##### RECORDS PROVIDED #####
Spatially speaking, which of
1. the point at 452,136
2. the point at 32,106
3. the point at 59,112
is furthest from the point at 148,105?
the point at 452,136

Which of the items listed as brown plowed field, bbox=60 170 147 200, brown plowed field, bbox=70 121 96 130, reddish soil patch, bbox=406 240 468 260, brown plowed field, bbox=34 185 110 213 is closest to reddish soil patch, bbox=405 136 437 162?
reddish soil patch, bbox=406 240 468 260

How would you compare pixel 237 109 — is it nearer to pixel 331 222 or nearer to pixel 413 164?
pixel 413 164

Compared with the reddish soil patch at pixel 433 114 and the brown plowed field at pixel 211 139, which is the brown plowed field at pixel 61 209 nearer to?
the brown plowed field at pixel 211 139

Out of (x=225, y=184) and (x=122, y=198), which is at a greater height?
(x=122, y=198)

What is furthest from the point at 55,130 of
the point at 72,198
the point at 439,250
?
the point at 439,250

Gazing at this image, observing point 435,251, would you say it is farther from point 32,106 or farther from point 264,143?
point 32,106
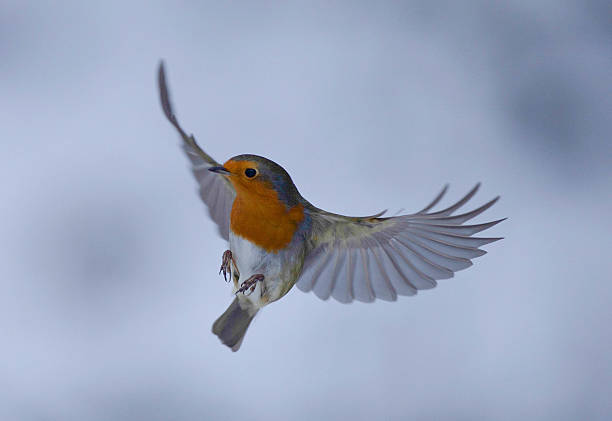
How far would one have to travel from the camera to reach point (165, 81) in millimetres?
600

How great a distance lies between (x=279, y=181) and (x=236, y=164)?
4 centimetres

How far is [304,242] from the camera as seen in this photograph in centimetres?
70

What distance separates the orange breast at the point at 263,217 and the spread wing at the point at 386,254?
0.04 metres

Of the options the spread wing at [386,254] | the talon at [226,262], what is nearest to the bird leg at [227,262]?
the talon at [226,262]

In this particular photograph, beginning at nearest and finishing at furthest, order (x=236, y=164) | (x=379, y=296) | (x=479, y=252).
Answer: (x=236, y=164) < (x=479, y=252) < (x=379, y=296)

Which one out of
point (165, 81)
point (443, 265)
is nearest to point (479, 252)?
point (443, 265)

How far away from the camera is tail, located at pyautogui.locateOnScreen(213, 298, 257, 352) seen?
29.5 inches

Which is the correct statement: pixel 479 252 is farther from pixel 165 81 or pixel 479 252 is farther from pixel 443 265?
pixel 165 81

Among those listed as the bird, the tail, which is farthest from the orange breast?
the tail

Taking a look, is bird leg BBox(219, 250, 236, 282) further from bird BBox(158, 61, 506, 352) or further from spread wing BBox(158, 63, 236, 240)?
spread wing BBox(158, 63, 236, 240)

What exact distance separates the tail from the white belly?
0.10 m

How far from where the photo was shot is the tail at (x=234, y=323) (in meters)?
0.75

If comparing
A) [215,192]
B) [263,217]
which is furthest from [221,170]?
[215,192]

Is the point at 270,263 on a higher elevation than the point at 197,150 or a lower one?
lower
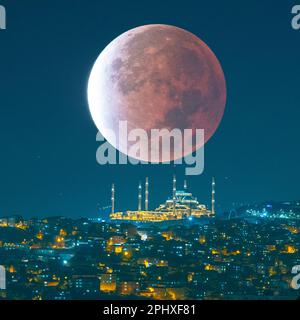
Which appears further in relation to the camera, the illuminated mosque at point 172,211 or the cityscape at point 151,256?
the illuminated mosque at point 172,211

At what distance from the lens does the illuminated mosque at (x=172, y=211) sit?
2142 inches

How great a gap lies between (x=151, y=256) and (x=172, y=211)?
808 inches

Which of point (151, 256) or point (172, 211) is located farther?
point (172, 211)

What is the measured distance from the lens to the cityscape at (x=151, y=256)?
3030 cm

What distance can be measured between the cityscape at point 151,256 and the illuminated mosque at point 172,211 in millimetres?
134

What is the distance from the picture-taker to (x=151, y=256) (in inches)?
1491

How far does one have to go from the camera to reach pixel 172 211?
Answer: 2297 inches

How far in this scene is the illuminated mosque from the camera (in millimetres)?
54406

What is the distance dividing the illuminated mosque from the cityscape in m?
0.13

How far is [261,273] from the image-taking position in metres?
35.2

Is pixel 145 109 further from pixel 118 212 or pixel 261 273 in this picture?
pixel 118 212

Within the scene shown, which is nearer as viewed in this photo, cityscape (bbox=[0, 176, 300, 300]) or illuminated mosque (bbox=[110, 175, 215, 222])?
A: cityscape (bbox=[0, 176, 300, 300])
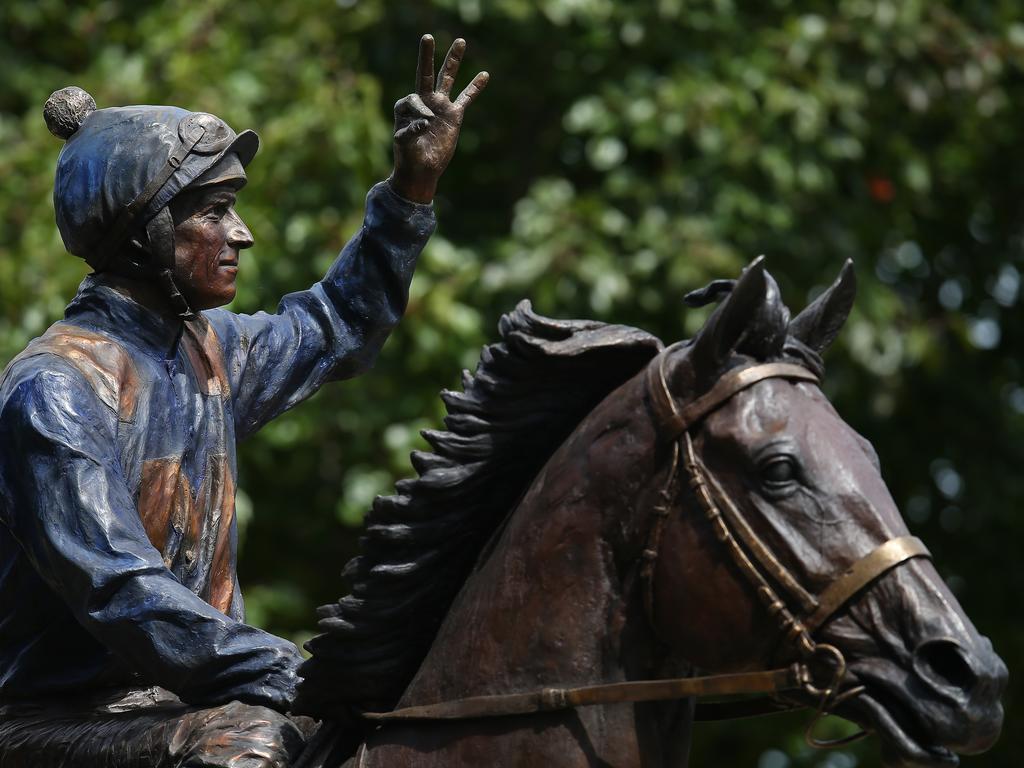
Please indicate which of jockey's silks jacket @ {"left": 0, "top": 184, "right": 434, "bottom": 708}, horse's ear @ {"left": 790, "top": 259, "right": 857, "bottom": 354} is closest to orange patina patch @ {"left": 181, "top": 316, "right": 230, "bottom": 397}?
jockey's silks jacket @ {"left": 0, "top": 184, "right": 434, "bottom": 708}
#####
▶ **SET PROBLEM**:
List each line of the listing that contains the word "have", copying those lines in full.

▶ **RESULT OF THE TASK**:
How far would one have to travel from the camera to reach point (165, 81) in millimetres?
How far does one have to go from the camera to reach pixel 172 211?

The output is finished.